Required task 1:
In the text about the SAT Environmental Context Dashboard, on what scale is a student's disadvantage level given?
Required task 2:
In the text about the SAT Environmental Context Dashboard, rewrite everything from "Students are then" down to "student’s SAT score.", putting "college application review" where "admissions process" stands.
Required task 3:
Extend the text about the SAT Environmental Context Dashboard past the point where it stops.

[Begin Reading passage]

First things first– it’s not actually an Adversity Score. It’s a tool that helps colleges interpret a student’s SAT scores. This “Environmental Context Dashboard” (ECD) uses data from a student’s school and neighborhood to calculate their level of “disadvantage.” This means average scores from other students at their school, graduation rates, crime rates in their areas, median income and more.

 

Students are then given a “disadvantage level” in the form of a score from 1-100, with 100 being the most disadvantaged. While this score is important, it’s only part of the whole story. The EDC contains a bunch of information, and there are many things to know about how it will affect the admissions process.  

 

Here are 7 things that you need to know:

 

1. The info provided in the EDC will not change a student’s SAT score.

 

2. Information about a student’s race, ethnicity, or individual demographics will not be included in the ECD.

 

3. Students are not able to access their ECD report. This information will only be shared with participating admissions offices.

 

4. Taking the ACT will not prevent schools from seeing a student’s disadvantage score. They will simply convert the ACT score to its SAT equivalent.

[End Reading passage]
[Begin Dataset excerpt]

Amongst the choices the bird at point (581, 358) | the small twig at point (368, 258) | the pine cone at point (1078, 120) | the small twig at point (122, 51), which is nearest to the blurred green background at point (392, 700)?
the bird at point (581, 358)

[End Dataset excerpt]

Final answer 1:
A score from 1 to 100, with 100 being the most disadvantaged.

Final answer 2:
Students are then given a “disadvantage level” in the form of a score from 1-100, with 100 being the most disadvantaged. While this score is important, it’s only part of the whole story. The EDC contains a bunch of information, and there are many things to know about how it will affect the college application review.  

 

Here are 7 things that you need to know:

 

1. The info provided in the EDC will not change a student’s SAT score.

Final answer 3:
 

5. The program is being piloted to 150 universities during the Fall 2019 semester and will continue to expand to other public and private institutions in 2020.

 

6. Schools that already used the EDC had higher rates of admission for more disadvantaged students.

 

7. Two students living in the same neighborhood and going to the same high school will have exactly the same disadvantage score, regardless of race, individual family income or personal history.

 

Though it is difficult to determine what the exact impact of the ECD will be, especially from school to school, it’s important to keep in mind that the information included in the ECD has been available to universities for many years. Now, it is simply all put into one, easily accessible dashboard. If you would like to learn more about the data used by the College Board to calculate disadvantage level scores, click here.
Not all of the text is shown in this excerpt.